Die USA und Russland schlagen ein neues Kapitel in ihren Beziehungen auf: Eine Reihe von Vereinbarungen wie etwa über nukleare Abrüstung, US-Nachschubwege für den Afghanistankrieg sowie eine Wiederaufnahme militärischer Zusammenarbeit seien Belege für den "Neustart" zwischen beiden Staaten, betonten US-Präsident Barack Obama und sein russischer Kollege Dmitri Medwedew am Montag in Moskau. "Unsere Länder wollen eine Zusammenarbeit, die dem 21. Jahrhundert entspricht", sagte der russische Präsident. Der Neuanfang werde eine "bessere Zusammenarbeit auf vielen Feldern" und den Abschied von früherem "Misstrauen und Rivalität" ermöglichen, meinte Obama.

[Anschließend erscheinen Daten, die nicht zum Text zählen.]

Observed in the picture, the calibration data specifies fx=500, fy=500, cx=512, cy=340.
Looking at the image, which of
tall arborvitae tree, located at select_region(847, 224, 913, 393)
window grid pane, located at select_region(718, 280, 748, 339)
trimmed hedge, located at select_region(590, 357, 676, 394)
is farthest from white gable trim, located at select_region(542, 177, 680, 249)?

Die beiden Staatschefs würdigten vor allem die Bedeutung eines Nachfolgeabkommens für den im Dezember auslaufenden START-Abrüstungsvertrag über strategische Atomwaffen. Beide Seiten streben nach einer gemeinsamen Erklärung eine Verringerung dieser Waffen von bisher maximal 2200 auf je 1500 bis 1675 an. Nach dem auslaufenden Vertrag konnten beide Seiten bisher über maximal 1600 Trägersysteme verfügen, diese Zahl soll jetzt auf 500 bis 1100 reduziert werden. Die USA und Russland wollten gemeinsam nuklear abrüsten, auch "um mit Vorbild zu führen", sagte Obama.
Bei den Abrüstungsgesprächen soll auch ein Zusammenhang zwischen Angriffs- und Abwehrwaffen hergestellt werde. "Dieser direkte Bezug war noch vor kurzem völlig umstritten", sagte Medwedew. Das bedeutet, dass auch das umstrittene US-Raketenabwehrsystem in Polen und Tschechien in die Beratungen über START und über eine bilaterale Zusammenarbeit bei der Abwehr nuklearer Bedrohungen weltweit miteinbezogen werden kann.
"Unsere amerikanischen Partner haben eine Pause eingelegt, um die Situation zu prüfen und ihr abschließendes Fazit zu ziehen", sah Medwedew Fortschritte mit Blick auf das Raketenabwehrsystem in Mitteleuropa. Diese Pause sei für Russland ein wichtiges Signal, da die US-Führung bislang immer verkündet habe, der Bau der Raketenabwehr sei beschlossene Sache.
Aus US-Sicht berührt das geplante System zwar in keiner Weise russische Sicherheitsinteressen, aber er wisse "um die große Sensibilität" Moskaus in dieser Frage, sagte Obama. Die Raketenabwehr sei nicht als Schutz vor Russland, sondern vor Ländern wie dem Iran oder Nordkorea gedacht. Moskau hatte im Vorfeld des Obama-Besuchs einen Verzicht der USA auf die Raketenabwehr zur Voraussetzung für einen neuen Abrüstungsvertrag gemacht.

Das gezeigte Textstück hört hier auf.